Pour le reste, je crois que rien de ce que je puisse raconter entre son expulsion de chez Pierre en 1999, et le moment où je lui ai signifié que je ne la voulais plus dans ma vie et mon entourage en 2004, n’apporterait quelque chose de nouveau à ma description de sa personnalité. Pour la petite histoire, je vous dirai qu’elle est restée deux ans avec David qui était éditeur indépendant. Elle a mis sur pied un projet de livre d’art distribué au Canada et aux USA dont David a fait 60% de la job. Le lendemain de la livraisons des mille exemplaires du bouquin, elle le sacrait là. Ce livre alla engraisser le portfolio de Salomé pour se faire de nouveaux contacts dans différents niveaux des arts et…
Et aux dernières nouvelles, après quelques courtes relations en chaîne, elle s’est trouvé le chum idéal: Un musicien, peintre, photographe et critique de cinéma pour un magazine populaire au Québec. Grâce à lui et à son statut de journaliste, elle est de toutes les premières, profite de toutes les gratuités qui viennent avec la job de son chum, et rencontre tous les gens influents du cinéma et de la musique qui passent à Montréal.
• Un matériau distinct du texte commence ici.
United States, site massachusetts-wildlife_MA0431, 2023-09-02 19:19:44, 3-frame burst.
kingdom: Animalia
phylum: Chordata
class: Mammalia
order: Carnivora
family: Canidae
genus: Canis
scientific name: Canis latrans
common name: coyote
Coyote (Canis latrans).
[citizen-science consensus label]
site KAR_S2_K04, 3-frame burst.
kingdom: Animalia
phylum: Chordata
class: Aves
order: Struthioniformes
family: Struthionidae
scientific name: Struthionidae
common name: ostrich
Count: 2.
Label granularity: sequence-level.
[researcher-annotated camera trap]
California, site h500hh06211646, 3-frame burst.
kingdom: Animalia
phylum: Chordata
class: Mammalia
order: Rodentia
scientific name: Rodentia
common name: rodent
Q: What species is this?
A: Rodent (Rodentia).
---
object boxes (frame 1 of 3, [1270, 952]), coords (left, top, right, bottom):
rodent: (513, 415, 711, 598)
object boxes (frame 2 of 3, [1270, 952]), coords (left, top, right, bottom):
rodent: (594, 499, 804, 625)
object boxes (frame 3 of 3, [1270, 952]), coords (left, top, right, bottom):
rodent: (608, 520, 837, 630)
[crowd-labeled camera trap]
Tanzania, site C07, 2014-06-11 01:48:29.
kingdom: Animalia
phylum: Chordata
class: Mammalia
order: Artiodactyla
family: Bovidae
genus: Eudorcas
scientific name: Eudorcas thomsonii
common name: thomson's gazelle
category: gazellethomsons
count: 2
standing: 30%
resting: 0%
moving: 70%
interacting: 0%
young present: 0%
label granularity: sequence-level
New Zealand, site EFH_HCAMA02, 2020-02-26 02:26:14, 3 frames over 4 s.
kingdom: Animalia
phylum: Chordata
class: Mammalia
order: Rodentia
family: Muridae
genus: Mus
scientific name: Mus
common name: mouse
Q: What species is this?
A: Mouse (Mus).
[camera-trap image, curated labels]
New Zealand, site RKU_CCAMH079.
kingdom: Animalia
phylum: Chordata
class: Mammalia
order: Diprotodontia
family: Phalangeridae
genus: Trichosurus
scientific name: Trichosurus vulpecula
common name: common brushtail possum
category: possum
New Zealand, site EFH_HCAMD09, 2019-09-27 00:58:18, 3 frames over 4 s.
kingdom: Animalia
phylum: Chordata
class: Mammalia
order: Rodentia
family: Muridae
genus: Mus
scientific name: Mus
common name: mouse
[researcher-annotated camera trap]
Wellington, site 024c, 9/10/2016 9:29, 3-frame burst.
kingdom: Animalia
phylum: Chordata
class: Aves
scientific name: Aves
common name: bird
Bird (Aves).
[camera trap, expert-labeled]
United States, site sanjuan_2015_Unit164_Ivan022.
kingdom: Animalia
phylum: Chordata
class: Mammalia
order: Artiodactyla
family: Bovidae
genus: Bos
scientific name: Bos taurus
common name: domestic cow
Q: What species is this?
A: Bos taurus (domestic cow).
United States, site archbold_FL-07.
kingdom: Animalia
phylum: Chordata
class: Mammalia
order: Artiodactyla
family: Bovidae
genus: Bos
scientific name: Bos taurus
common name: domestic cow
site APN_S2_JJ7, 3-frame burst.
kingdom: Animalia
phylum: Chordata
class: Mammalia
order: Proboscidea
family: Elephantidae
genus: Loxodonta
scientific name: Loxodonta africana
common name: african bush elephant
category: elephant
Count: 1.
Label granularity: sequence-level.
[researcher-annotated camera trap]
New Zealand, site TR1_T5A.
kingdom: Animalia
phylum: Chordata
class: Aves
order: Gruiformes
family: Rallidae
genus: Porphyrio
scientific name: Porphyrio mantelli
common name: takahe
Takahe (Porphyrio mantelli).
Bref, il est l’homme idéal, celui qu’elle pourra aimer et chérir toute sa vie.
… Ou du moins, jusqu’à ce qu’il lui permette de rencontrer mieux que lui.
Et lui qui n’a jamais vraiment eu de chance dans ses expériences de couple avant, il bénit le jour où je lui ai présenté Salomé. Car jamais de toute sa vie il n’aurait pu imaginer qu’une telle fille puisse s’intéresser à un gars comme lui.